You didn't look deep enough in the gcc documentation. The correct builtins for such type of lock are __sync_lock_test_and_set and __sync_lock_release. These have exactly the guarantees that you need for such a thing. In terms of the new C11 standard this would be the type atomic_flag with operations atomic_flag_test_and_set and atomic_flag_clear.
As R. already indicates, putting sched_yield into the loop, is really a bad idea.
If the code inside the critical section is only some cycles, the probability that the execution of it falls across the boundary of a scheduling slice is small.
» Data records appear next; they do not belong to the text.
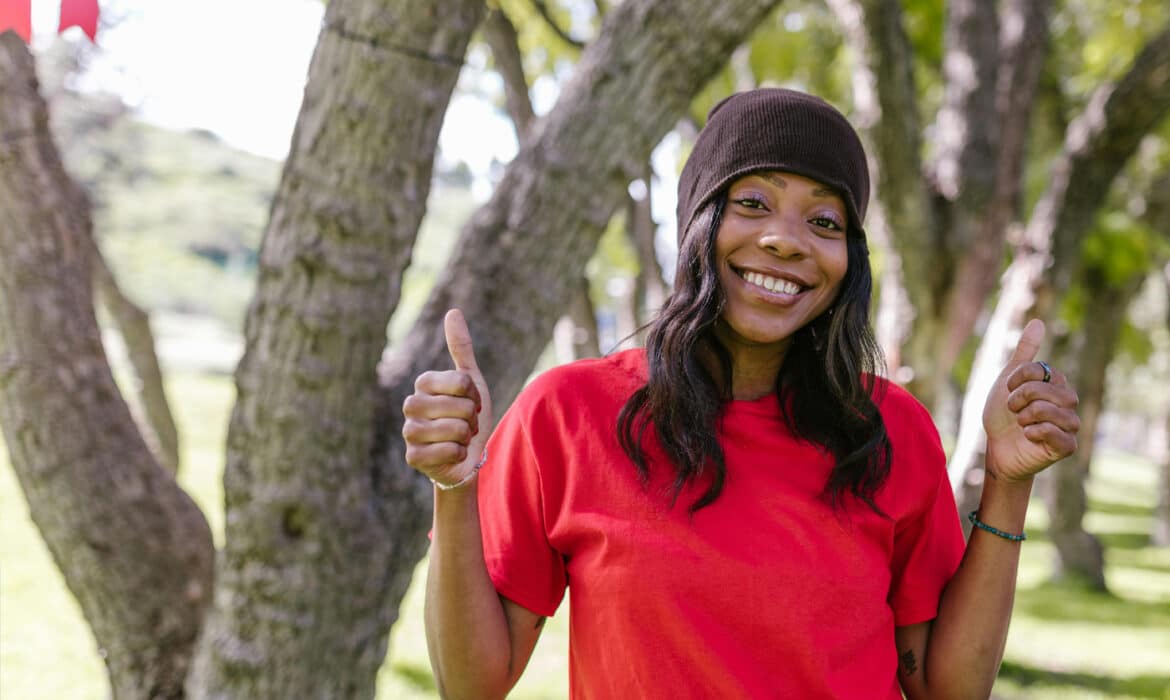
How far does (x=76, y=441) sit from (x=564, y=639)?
18.0 ft

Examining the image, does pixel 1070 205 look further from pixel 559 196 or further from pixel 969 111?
pixel 559 196

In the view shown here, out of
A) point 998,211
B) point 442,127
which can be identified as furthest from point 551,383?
point 998,211

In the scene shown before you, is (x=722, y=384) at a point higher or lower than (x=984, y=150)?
lower

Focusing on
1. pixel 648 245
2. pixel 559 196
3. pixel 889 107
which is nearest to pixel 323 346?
pixel 559 196

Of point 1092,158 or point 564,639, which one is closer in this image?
point 1092,158

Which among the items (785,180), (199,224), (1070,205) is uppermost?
(199,224)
The number of threads that will be blocked spinning actively will be at most the number of processors minus one. All this doesn't hold if you yield execution as soon as you don't obtain the lock immediately. If you have real contention on your lock and yield, you will have a multitude of context switches, which will bring your system almost to a hold.
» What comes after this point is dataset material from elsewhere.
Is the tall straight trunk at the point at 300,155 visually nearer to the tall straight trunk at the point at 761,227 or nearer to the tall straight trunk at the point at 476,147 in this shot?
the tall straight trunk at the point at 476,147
As others have pointed out its not really about how fast the locking code is. This is because once a lock sequence is initiated using "xchg reg,mem" a lock signal is sent down through the caches and out to the devices on all buses. When the last device has acknowledged that it will hold and acknowledged this - which may take hundreds of if not a thousand clocks cycles the actual exchange is performed. If your slowest device is a classic PCI card it will have a bus speed of 33 MHz which is about one hundredth of the CPU's internal clock. And the PCI device (if active) will need several clock cycles (#33 MHz) to respond. During that time the CPU will be waiting for the acknowledge to come back.
Most spinlocks are probably used in device drivers where the routine won't be pre-empted by the OS but might be interrupted by a higher-level driver.
A critical section is really just a spin-lock but with interfacing to the OS because it may be pre-empted.